A Nantes, le jour de la déchéance est peut-être arrivé. Parce que les supporters en ont bien trop vu pour comprendre que cette équipe n’en fait pas assez. Ils savent par ailleurs que l’issue de la rencontre du jour, face au Havre, pourrait presque déjà condamner les Canaris à la descente en Ligue 2. Alors qu’ils ne sont plus au soutien de l’équipe plutôt sifflée qu’encouragée, ils mènent ensemble un combat contre ceux qui représentent le club. C’est dans ce climat que le FCN va disputer une rencontre charnière dans sa quête de survie. Un tournant de sa saison pour sûr, mais puisque l’on parle de relégation, probablement aussi de son histoire.
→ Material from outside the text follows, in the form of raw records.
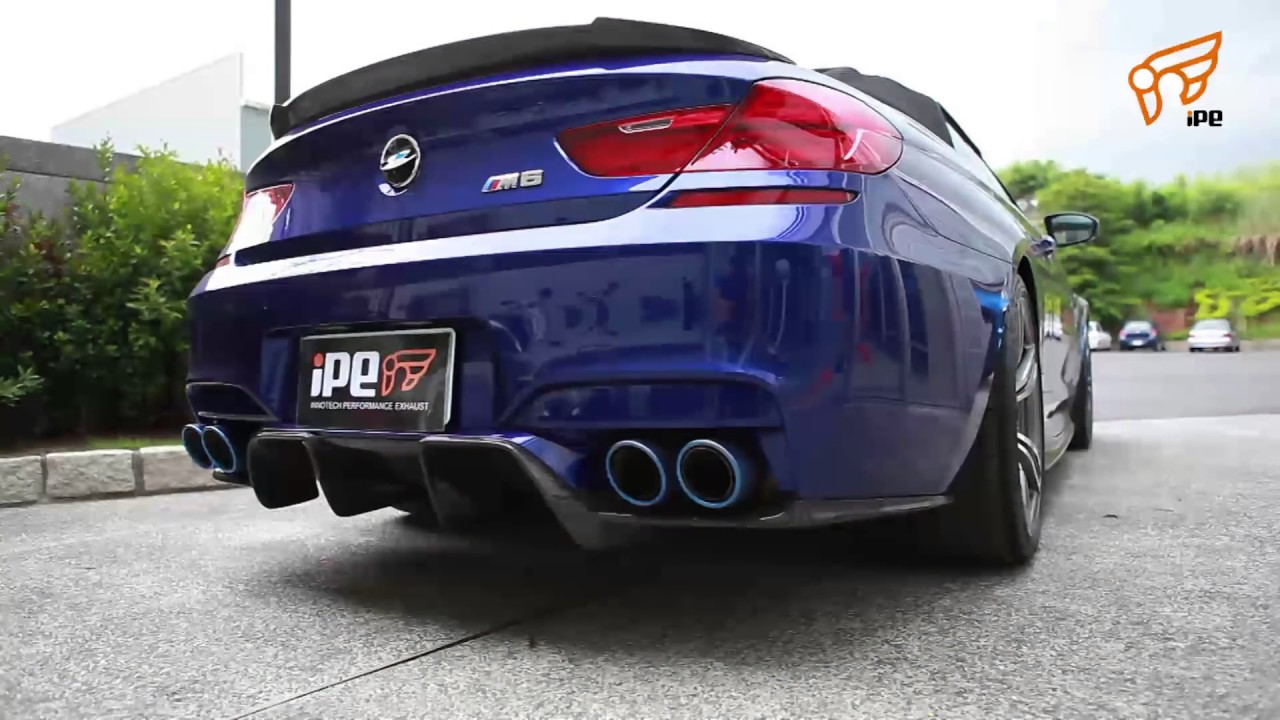 iPE titanium exhaust for BMW F12 F13 M6 - YouTube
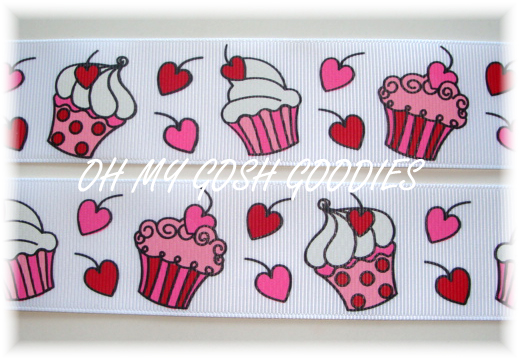 1.5 PEPPERMINT CUPCAKE KISSES -   5 YARDS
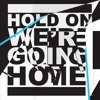 Louis La Roche - Hold On, Were Going Home (Drake Cover)(Feat. Iman Europe)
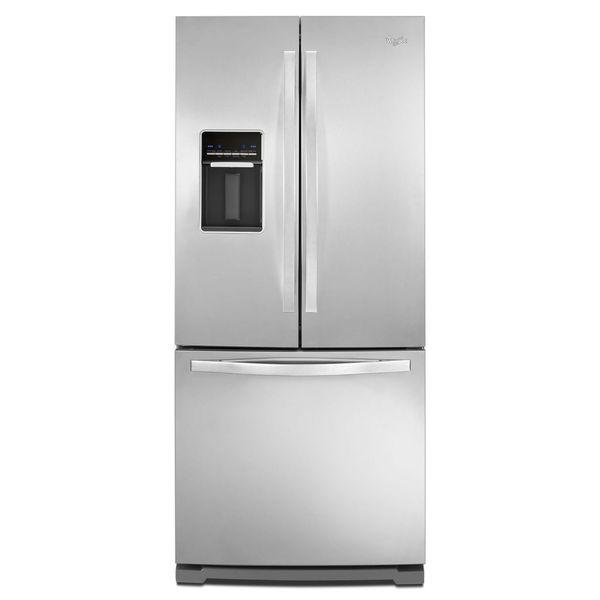 Whirlpool Wrf560seym French Door Refrigerator 16983682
Le match de la dernière chance ?

Cela peut sembler prématuré de se positionner au sujet d’un collectif qui n’a pourtant rien montré depuis le début de l’exercice. Pourtant, après ce match contre le 13e du championnat, les Canaris pourraient se retrouver aussi loin du compte au classement qu’ils ne le sont depuis août dernier sur le terrain. Avec en cas de défaite, un possible retard de six points sur l’AJ Auxerre, 16e et barragiste provisoire. Un fossé au vu du bilan comptable des Nantais (14 points, 3 victoires). Une nouvelle glissade, la sixième de suite en championnat qui serait alors un record, condamnerait donc officieusement le FC Nantes à la dérive, la troisième de son histoire. Les chiffres ne vont pas dans le sens des Jaune et Vert puisqu’aucune équipe comptant 14 points après 22 journées n’est parvenue à se maintenir depuis la saison 1994-1995 et l’instauration de la victoire à 3 points.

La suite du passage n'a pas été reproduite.